===== SOURCE MATERIAL

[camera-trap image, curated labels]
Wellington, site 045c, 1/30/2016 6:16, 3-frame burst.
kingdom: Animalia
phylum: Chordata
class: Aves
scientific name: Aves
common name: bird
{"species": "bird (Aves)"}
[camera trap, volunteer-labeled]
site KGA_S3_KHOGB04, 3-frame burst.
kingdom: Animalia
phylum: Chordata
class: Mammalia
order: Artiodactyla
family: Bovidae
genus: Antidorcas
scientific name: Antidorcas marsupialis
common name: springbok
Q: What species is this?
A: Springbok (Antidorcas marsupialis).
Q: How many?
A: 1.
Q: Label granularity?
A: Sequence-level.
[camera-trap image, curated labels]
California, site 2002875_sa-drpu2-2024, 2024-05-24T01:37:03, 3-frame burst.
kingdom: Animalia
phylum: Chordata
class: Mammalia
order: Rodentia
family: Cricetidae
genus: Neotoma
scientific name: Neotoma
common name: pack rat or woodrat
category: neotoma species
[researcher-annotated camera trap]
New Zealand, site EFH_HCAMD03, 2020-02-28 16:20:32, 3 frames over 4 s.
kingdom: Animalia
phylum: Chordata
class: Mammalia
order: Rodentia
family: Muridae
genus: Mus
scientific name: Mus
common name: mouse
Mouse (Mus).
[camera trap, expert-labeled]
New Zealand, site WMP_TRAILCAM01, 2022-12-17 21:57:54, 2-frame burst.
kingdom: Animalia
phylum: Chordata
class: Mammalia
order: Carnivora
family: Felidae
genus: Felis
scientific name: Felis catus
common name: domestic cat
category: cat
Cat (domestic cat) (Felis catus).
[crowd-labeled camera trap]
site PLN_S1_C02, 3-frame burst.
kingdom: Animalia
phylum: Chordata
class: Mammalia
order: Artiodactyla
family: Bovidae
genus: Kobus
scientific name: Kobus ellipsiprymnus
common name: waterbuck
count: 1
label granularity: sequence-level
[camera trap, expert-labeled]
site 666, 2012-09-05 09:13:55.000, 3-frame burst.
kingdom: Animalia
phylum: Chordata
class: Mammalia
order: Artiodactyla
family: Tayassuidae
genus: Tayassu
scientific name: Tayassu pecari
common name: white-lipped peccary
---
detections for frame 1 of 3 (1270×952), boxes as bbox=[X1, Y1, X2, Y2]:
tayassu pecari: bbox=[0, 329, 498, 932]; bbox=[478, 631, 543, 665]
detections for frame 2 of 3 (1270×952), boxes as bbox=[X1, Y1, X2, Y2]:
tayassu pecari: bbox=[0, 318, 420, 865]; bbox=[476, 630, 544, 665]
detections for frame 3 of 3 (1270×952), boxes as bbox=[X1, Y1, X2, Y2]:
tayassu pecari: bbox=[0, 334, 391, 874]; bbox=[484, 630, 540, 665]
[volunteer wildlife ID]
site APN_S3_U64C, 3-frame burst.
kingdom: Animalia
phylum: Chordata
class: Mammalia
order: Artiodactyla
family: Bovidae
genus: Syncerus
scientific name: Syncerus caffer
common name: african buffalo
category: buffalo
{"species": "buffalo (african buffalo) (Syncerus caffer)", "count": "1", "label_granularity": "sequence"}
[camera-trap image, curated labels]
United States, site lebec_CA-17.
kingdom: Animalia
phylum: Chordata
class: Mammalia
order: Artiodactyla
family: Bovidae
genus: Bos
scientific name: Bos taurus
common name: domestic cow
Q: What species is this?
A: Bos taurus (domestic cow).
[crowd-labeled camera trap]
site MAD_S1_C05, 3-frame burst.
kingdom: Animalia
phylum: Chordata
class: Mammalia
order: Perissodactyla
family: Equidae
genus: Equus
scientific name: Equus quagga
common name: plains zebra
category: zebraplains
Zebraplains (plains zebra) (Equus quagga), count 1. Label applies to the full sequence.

==========

- [ABOUT THIS TASK]
Each line above with the string "genus" in it should be located and copied.

- [ANSWER TO THIS EXERCISE]
genus: Antidorcas
genus: Neotoma
genus: Mus
genus: Felis
genus: Kobus
genus: Tayassu
genus: Syncerus
genus: Bos
genus: Equus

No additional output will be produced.